GETTING THERE: The easiest way to get to Wales is to fly to London and then take British Rail from London's Euston Station for the four-hour journey to Holyhead. United, British Airways, Lufthansa and Continental are quoting a round-trip fare of $838, with restrictions, from Washington to London. The train, which costs about $122 round trip, leaves frequently; for details, contact BritRail, 1-800-677-8585. WHERE TO STAY: Anglesey has no resort hotels so there is no official "season." Because Holyhead is a ferry embarkation point for Ireland, the island never really shuts down in winter and most inns remain open (at considerably lower rates). Ye Olde Bull's Head (Castle Street, Beaumaris, Anglesey, Gwynedd, Wales LL58 8AP, United Kingdom, telephone 011-44-1248-810-329) is a member of the Welsh Gold Collection, which includes the top hotels, manor homes and inns in Wales. The building itself has been listed as a British historic site (the ancient door leading to the inn's courtyard is the largest in Britain), and the restaurant is ranked as one of the best eating places in Wales.
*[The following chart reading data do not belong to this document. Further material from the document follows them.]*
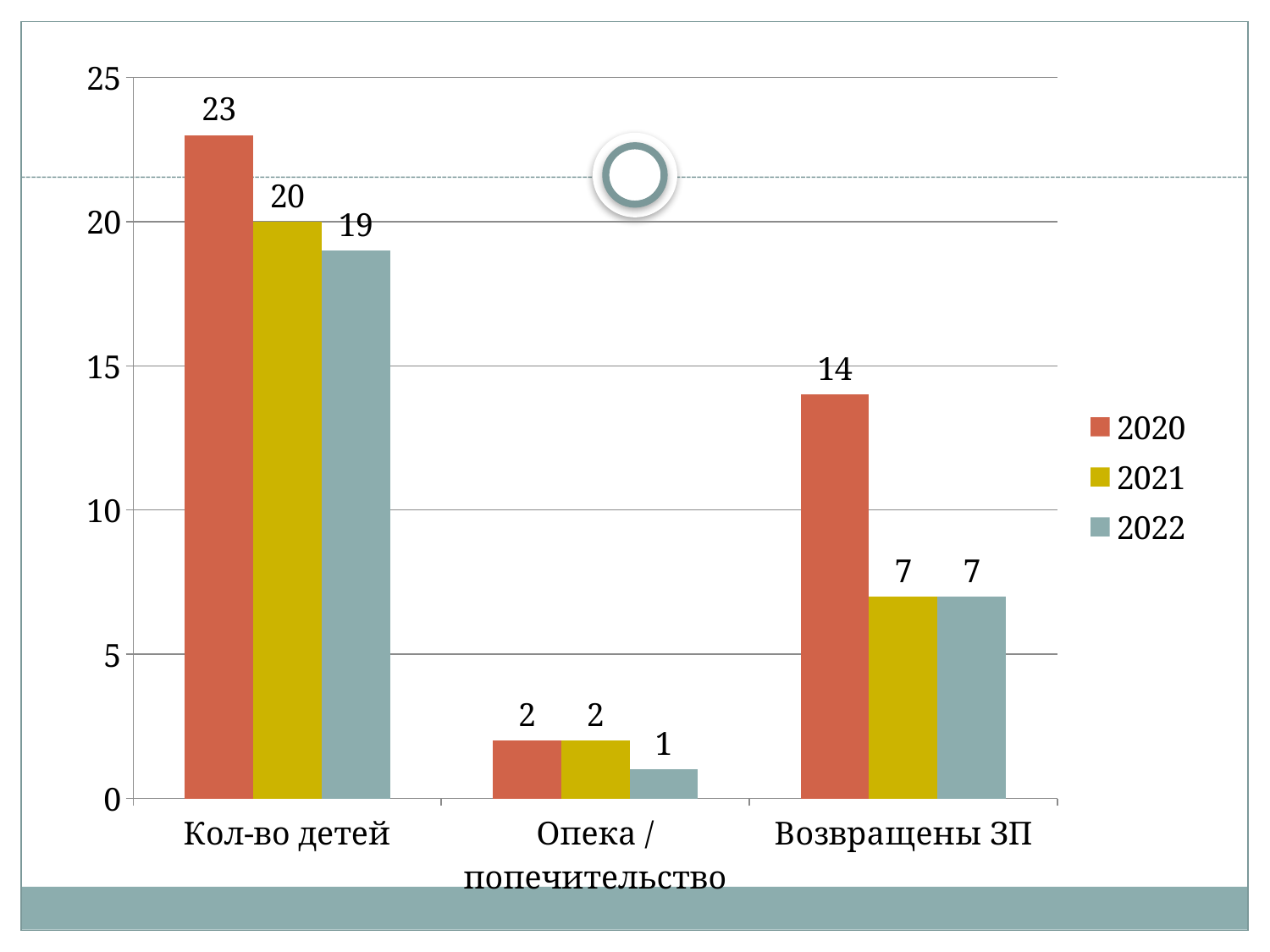
How many series does the legend list? 3 What is the difference between the 2020 and 2021 values in the Возвращены ЗП category? 7 Is the value for 2020 in the Возвращены ЗП category greater or less than 10? greater What kind of chart is shown on the slide? bar chart What is the difference between the 2020 and 2022 values in the Кол-во детей category? 4 Which is larger in the Кол-во детей category: the 2021 value or the 2022 value? 2021 What is the value for 2020 in the Кол-во детей category? 23 How many categories are shown on the x axis? 3 What is the value for 2021 in the Возвращены ЗП category? 7 Which category has the highest value for the 2020 series? Кол-во детей What is the value for 2022 in the Опека / попечительство category? 1 Which category has the lowest value for the 2022 series? Опека / попечительство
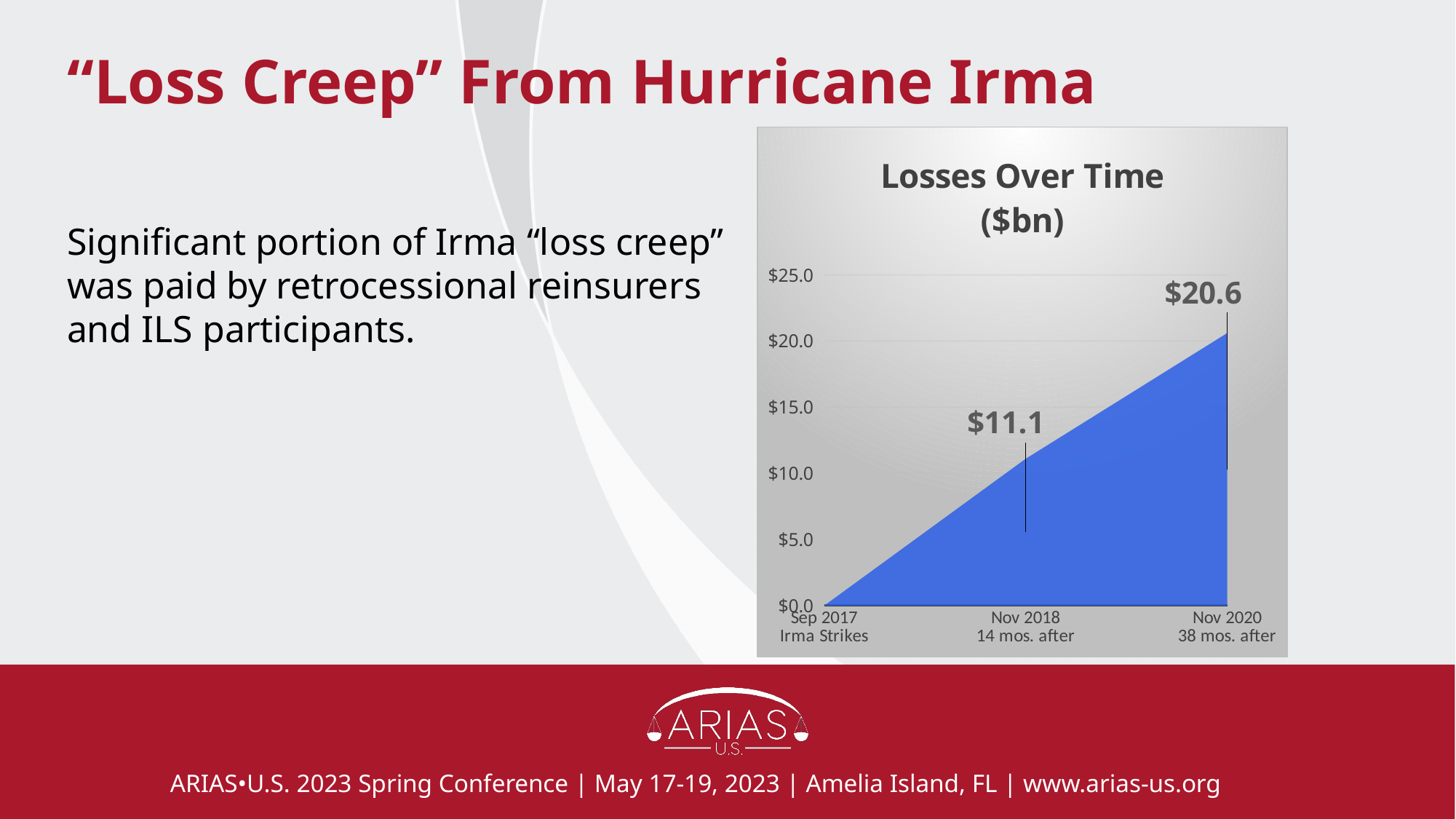
What is the value for Nov 2020 (38 mos. after) in the Losses Over Time chart? $20.6 How many time points are plotted on the Losses Over Time chart? 3 Which point on the Losses Over Time chart has the lowest value? Sep 2017 (Irma Strikes) Which is larger in the Losses Over Time chart, the value for Nov 2018 or the value for Nov 2020? Nov 2020 What is the value for Nov 2018 (14 mos. after) in the Losses Over Time chart? $11.1 Is the value for Nov 2020 in the Losses Over Time chart greater or less than $25.0? less Which point on the Losses Over Time chart has the highest value? Nov 2020 (38 mos. after) Do the values in the Losses Over Time chart rise or fall from Sep 2017 to Nov 2020? Rise What is the difference between the Nov 2020 value and the Nov 2018 value in the Losses Over Time chart? $9.5 What unit is given in the title of the Losses Over Time chart? $bn Is the value for Nov 2018 in the Losses Over Time chart greater or less than $10.0? greater What kind of chart is the Losses Over Time chart? Area chart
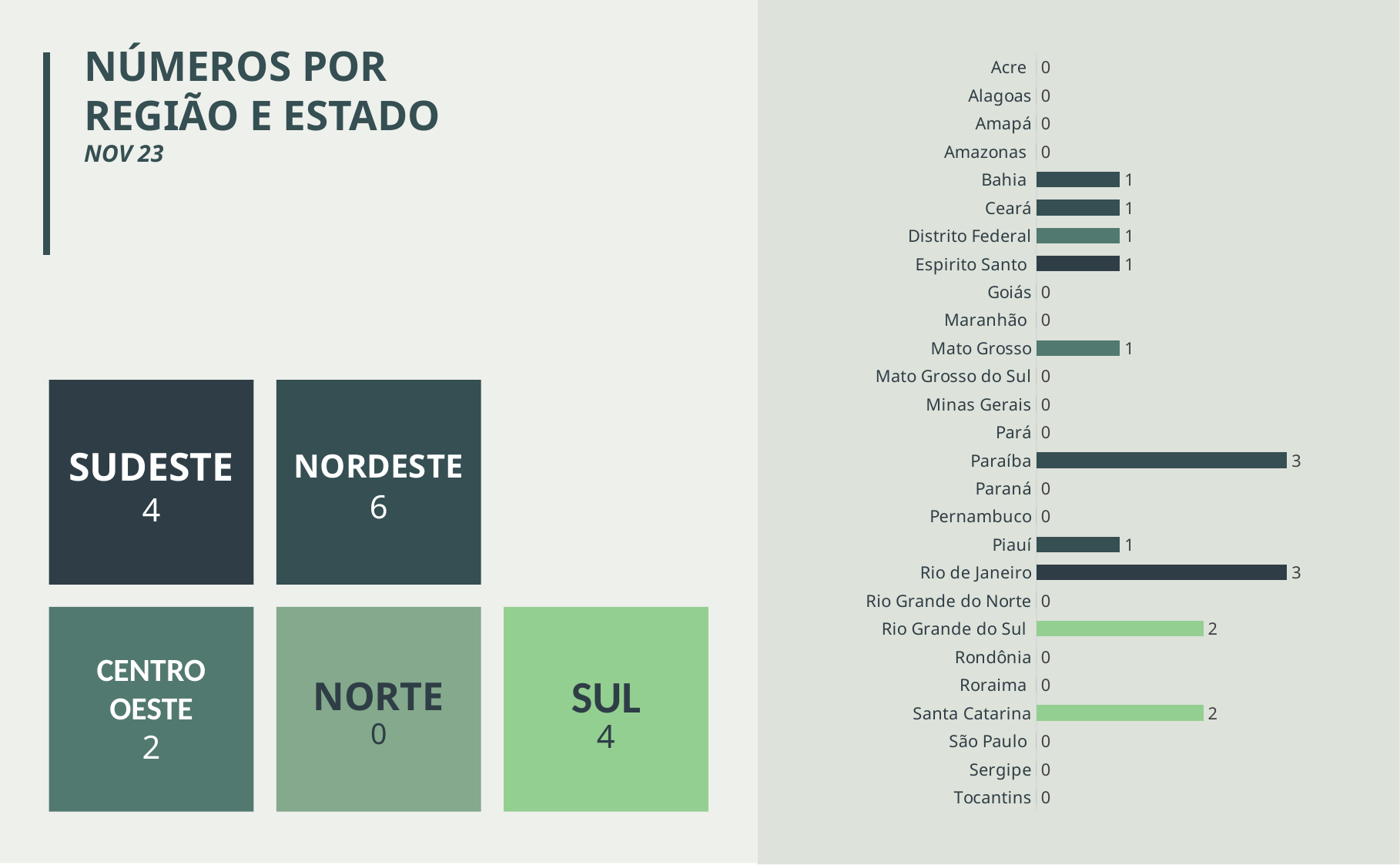
What is the value for Bahia in the bar chart? 1 What is the highest value shown in the bar chart? 3 What is the value for Rio Grande do Sul in the bar chart? 2 What is the value for Rio de Janeiro in the bar chart? 3 What is the difference between the values for Paraíba and Santa Catarina? 1 What is the difference between the values for Rio de Janeiro and Piauí? 2 Which has a larger value, Santa Catarina or Ceará? Santa Catarina What is the value for Paraíba in the bar chart? 3 How many states are listed in the bar chart? 27 What kind of chart is shown on the right side of the slide? Bar chart What is the value for Minas Gerais in the bar chart? 0 Which has a larger value, Rio de Janeiro or Mato Grosso? Rio de Janeiro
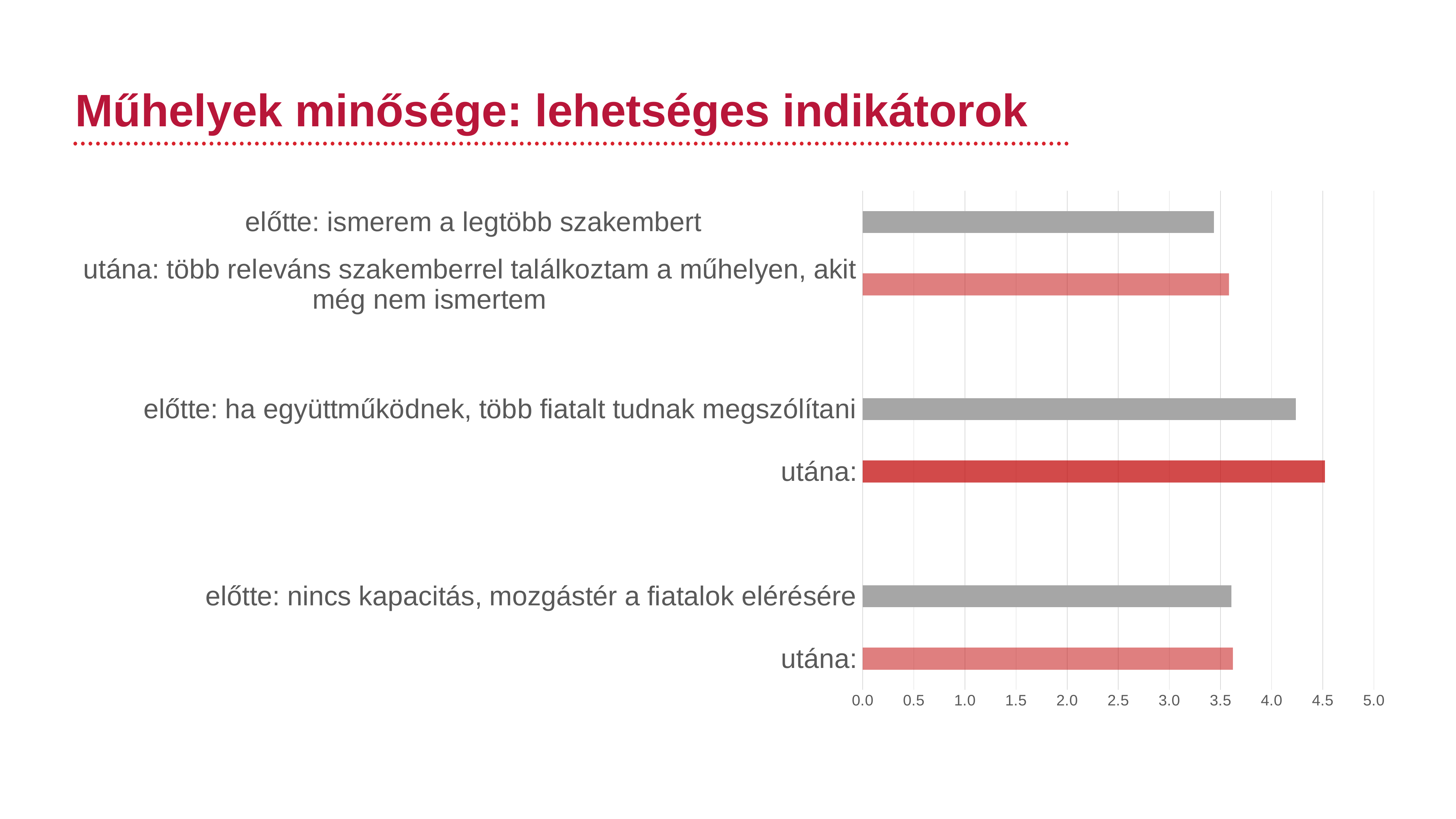
Is the value for "utána: több releváns szakemberrel találkoztam a műhelyen, akit még nem ismertem" greater or less than 4.0? less Is the value for the "utána:" bar directly below "előtte: ha együttműködnek, több fiatalt tudnak megszólítani" greater or less than 4.0? greater Which bar is the longest in the chart? utána: (below "előtte: ha együttműködnek, több fiatalt tudnak megszólítani") Is the value for "előtte: ha együttműködnek, több fiatalt tudnak megszólítani" greater or less than 4.0? greater What is the title of the slide containing the chart? Műhelyek minősége: lehetséges indikátorok Which is larger: the value for "előtte: ha együttműködnek, több fiatalt tudnak megszólítani" or the value for "előtte: ismerem a legtöbb szakembert"? előtte: ha együttműködnek, több fiatalt tudnak megszólítani What kind of chart is shown on the slide? bar chart What colour are the bars labelled "előtte" in the chart? grey How many bars are plotted in the chart? 6 Which is larger: the "utána:" bar below "előtte: ha együttműködnek, több fiatalt tudnak megszólítani" or the "utána:" bar at the bottom of the chart? the "utána:" bar below "előtte: ha együttműködnek, több fiatalt tudnak megszólítani"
Bed-and-breakfast rates begin at about $70 per night.

"Welsh Rarebits," a free guide to all the Welsh Gold Hotels, is available from EuroWales, Montgomery, Powys, Wales SY15 6HR, United Kingdom, telephone 011-44-1686-668-030, fax 1-800-873-7140 or 011-44-1686-668-029. WHAT TO SEE: Beaumaris will celebrate its 700th anniversary in 1996. An International Arts Festival will be held May 25 through June 2, and many other special events are planned from May through October. Contact the British Tourist Authority (see below) for more information.

Anglesey is home to many historic sites and ancient monuments. A free 58-page color pamphlet, "The Isle of Anglesey," is available from the British Tourist Authority (see below).

The annual Menai Bridge Fair Oct. 24 is one of Britain's few surviving market and carnival fairs. INFORMATION: The Anglesey Tourist Information Office is in Llanfair P.G. (telephone 011-44-1248-713-177), about a five-minute drive from the Menai Bridge on the A5, also known as the Holyhead Road, the island's central east-west artery. You can book reservations here and also visit James Pringle Weavers, a souvenir and woolen goods shop in the same building (this is about as touristy as Anglesey gets).

In the United States, information on Wales is available from the British Tourist Authority, 551 Fifth Ave., 7th Floor, New York, N.Y. 10176, 1-800-462-2748. -- Pamela J. Petro CAPTION: Beaumaris Castle, built in 1285, top; and the town of Beaumaris on Anglesey's east coast.